• TO DO
State how many lines in the entries below hold the word "Zealand", with nothing besides the number.

• PROVIDED MATERIAL
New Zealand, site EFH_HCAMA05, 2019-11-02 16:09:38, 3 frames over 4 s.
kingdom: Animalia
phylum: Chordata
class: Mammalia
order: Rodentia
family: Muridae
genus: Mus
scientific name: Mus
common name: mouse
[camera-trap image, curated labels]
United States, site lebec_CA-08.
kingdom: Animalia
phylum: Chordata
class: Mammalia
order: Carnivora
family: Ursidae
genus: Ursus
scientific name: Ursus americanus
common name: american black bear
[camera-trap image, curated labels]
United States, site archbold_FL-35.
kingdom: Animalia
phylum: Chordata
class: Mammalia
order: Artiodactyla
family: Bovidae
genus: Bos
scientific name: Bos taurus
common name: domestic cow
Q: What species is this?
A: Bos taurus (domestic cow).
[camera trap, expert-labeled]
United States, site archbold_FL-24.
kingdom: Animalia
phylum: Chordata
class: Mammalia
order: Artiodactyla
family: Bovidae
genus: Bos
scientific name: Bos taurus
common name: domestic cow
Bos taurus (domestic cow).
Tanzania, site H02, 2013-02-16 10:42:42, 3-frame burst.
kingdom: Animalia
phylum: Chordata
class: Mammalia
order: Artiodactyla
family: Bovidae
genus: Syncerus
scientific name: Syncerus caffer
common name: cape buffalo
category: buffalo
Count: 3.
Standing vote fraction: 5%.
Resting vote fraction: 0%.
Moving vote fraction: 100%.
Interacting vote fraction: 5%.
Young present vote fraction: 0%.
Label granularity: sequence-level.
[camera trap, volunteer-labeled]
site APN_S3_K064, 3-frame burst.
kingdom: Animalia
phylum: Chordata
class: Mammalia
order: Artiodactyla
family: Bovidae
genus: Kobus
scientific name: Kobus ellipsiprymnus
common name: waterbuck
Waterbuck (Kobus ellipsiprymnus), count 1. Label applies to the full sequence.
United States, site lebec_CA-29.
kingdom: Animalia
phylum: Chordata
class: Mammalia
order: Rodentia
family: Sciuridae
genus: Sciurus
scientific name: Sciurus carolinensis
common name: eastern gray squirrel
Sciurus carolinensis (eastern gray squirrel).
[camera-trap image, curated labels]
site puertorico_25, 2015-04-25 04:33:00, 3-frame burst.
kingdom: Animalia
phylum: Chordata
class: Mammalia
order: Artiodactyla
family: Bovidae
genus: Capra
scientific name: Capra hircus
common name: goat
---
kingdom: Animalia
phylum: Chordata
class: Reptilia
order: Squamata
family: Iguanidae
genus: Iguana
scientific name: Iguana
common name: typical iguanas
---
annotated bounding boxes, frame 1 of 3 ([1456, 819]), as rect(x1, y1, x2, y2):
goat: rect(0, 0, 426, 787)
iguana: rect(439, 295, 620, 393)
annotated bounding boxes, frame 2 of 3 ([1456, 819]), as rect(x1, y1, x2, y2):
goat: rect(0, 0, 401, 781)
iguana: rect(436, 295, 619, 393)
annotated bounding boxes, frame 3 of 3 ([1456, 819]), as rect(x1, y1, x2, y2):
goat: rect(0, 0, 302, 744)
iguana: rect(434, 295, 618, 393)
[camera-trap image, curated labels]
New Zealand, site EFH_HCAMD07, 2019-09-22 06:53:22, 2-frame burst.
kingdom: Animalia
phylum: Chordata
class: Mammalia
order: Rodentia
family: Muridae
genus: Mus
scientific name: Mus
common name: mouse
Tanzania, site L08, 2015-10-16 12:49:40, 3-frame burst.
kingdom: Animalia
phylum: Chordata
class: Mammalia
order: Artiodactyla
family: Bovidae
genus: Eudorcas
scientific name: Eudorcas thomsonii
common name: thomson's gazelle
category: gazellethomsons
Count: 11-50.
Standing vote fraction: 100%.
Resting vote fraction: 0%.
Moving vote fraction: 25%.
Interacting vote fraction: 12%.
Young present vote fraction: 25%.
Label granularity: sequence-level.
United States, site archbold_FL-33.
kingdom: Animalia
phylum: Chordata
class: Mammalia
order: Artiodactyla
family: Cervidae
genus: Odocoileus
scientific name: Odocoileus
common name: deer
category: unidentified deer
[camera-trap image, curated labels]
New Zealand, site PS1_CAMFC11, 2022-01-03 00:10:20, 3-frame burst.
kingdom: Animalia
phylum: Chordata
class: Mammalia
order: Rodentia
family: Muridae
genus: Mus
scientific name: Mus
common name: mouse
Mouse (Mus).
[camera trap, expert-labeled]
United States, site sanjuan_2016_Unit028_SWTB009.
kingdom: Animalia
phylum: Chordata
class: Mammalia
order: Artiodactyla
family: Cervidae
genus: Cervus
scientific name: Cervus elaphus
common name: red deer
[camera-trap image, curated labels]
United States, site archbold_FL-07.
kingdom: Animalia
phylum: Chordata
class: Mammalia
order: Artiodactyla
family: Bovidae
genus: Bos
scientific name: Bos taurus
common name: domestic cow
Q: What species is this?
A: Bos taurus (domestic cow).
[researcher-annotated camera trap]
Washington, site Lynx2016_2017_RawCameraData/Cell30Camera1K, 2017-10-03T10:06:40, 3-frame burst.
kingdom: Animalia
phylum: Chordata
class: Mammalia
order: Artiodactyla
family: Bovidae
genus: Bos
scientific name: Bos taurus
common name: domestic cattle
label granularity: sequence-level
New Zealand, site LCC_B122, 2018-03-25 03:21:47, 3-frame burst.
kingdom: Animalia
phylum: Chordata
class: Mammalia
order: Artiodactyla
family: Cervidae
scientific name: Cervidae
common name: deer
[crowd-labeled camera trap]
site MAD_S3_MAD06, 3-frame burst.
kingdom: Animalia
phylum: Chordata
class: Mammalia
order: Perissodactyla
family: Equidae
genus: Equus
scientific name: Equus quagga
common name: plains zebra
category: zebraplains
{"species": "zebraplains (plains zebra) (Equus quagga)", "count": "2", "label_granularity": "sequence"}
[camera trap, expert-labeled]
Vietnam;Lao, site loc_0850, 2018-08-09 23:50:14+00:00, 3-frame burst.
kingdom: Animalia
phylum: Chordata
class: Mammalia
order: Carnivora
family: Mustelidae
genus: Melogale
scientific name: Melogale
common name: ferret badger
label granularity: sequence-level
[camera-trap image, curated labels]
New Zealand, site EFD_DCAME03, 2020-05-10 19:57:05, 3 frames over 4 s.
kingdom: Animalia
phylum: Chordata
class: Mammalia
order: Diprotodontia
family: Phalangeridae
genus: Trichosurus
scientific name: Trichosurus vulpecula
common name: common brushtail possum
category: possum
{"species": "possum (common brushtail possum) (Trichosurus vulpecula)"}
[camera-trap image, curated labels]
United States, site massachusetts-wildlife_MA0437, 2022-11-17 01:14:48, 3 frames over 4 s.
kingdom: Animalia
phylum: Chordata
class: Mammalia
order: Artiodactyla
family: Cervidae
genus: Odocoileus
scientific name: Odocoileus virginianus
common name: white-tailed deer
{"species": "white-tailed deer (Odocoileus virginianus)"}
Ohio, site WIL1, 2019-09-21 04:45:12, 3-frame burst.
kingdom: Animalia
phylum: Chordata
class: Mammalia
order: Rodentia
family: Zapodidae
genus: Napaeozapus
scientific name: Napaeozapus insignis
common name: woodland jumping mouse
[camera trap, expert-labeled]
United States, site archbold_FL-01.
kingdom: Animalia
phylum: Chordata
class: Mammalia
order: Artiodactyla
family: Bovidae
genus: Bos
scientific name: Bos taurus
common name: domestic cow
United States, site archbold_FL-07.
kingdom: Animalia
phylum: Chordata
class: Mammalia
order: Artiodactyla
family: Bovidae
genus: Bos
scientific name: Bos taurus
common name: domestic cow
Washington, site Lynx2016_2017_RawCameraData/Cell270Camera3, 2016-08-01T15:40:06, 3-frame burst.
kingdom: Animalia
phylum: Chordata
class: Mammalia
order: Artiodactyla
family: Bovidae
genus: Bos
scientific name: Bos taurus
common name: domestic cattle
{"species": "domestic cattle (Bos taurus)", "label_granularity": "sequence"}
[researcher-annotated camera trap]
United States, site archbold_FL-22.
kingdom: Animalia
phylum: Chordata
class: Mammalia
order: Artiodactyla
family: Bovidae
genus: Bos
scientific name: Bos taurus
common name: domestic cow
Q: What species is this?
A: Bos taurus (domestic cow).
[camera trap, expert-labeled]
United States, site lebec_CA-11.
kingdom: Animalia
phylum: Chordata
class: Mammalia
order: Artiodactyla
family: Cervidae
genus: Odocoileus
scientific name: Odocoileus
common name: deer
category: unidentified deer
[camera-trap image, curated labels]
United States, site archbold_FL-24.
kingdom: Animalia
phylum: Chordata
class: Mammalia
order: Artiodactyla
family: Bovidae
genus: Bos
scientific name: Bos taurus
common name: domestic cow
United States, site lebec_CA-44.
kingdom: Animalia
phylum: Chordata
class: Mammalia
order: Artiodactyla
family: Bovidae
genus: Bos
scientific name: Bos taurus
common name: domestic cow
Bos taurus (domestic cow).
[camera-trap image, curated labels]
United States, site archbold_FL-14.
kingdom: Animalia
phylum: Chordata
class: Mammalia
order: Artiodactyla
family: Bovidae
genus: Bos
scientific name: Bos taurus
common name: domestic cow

• ANSWER SECTION
5